Nitrate isa natural material in soils. It is primary source of nitrogen for plants and microorganisms. Probably more than 90 percent of the nitrogen absorbed by plants is in the nitrate form. Nitrate- and nitrite-nitrogen is soluble in water and moves with soil moisture. A potential cancer risk from nitrate (and nitrite) in water and food has been reported. Recent human epidemiology studies have shown that nitrate ingestion may be linked to gastric or bladder cancer. The most likely mechanism for human cancer related to nitrite is the body’s formation of N-nitrosamines [1]. Nitrosamines have been shown to cause tumors at multiple organ sites in every animal species tested [1, 2]. The nitrite oxidizes iron in the hemoglobin of the red blood cells to form met hemoglobin, which lacks the oxygen-carrying ability of hemoglobin.

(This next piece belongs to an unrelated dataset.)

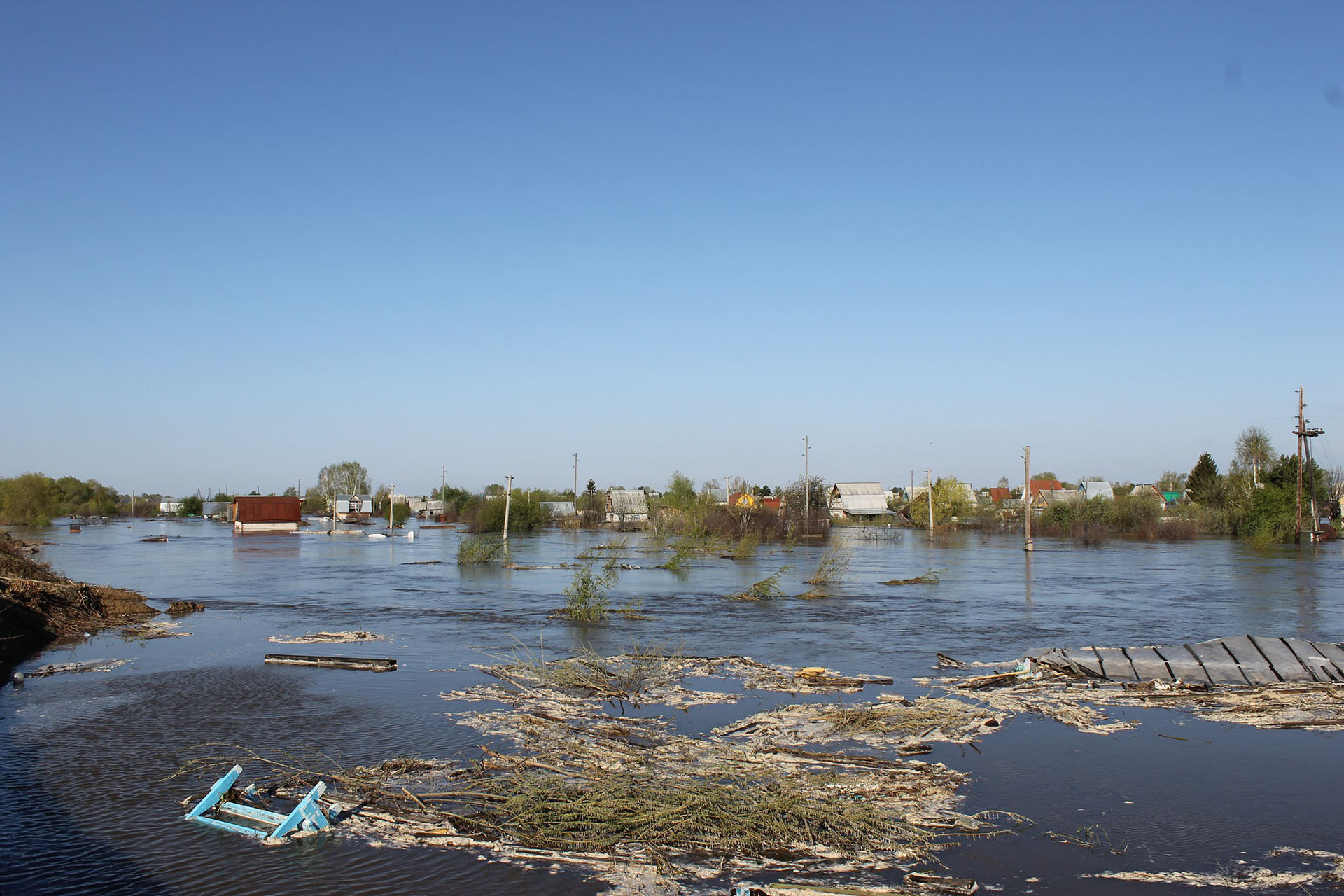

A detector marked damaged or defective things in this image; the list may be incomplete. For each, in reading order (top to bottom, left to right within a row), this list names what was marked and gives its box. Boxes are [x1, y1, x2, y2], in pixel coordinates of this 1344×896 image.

broken wooden structure [1036, 638, 1338, 686]
blue broken chair [185, 762, 336, 840]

This creates the condition known as methaemoglobinemia (sometimes referred to as “blue baby syndrome”) [3, 4]. Nitrate contamination in groundwater from fertilizer and animal manure is severe and getting worse for hundreds of thousands of residents in Kazakhstan

Thirty years ago we observed that milk xanthine oxidase is able to catalyze the disappearance of nitrates and nitrites in the reaction mixture [5]. More later, it was found that both purified and tissue containing XO catalyzes the reduction of nitrate and nitrite to NO [6, 7].

XO (EC 1.17.3.2) catalyzes the oxidation of hypoxanthine to xanthine and can further catalyze the oxidation of xanthine to uric acid. The enzyme protein is large, having a molecular weight of 270 kDa, and has 2 FAD molecules, 2 molybdenum atoms, and 8 iron atoms bound per enzymatic unit [8]. Comparison of the Mo contents and XO activities of human and bovine XO allowed estimation of activities corresponding to 100 % Mo content. This gave estimates of 59 % and 55 % content of inactive Mo-containing enzyme for human and bovine XOR respectively [9]. XO purified from human milk was shown to contain 0.04 atoms Mo per subunit. Thus, it seems clear that bovine and human XOs contain similar demolybdo-forms of the enzyme [10]. It is likely that the human milk samples usedare usual in that the donors came from Mo-deficient area. Preparation of XO from goat and sheep milk contain only 0,09 and 0,18 atoms Mo per subunit respectively and, although purified bovine milk XOR is clearly much richer in Mo, it is still 40 % deficient [11]. Thus, in human and bovine milk XO also exists in enzymatic inactive demolybdo form. However, in goat and camel milk only a limited amount of information has been published concerning this enzyme. Therefore the purpose of this paper is to discuss the results related to nitrate- and nitrite-reducing activity of XO from goat, camel and horse milk.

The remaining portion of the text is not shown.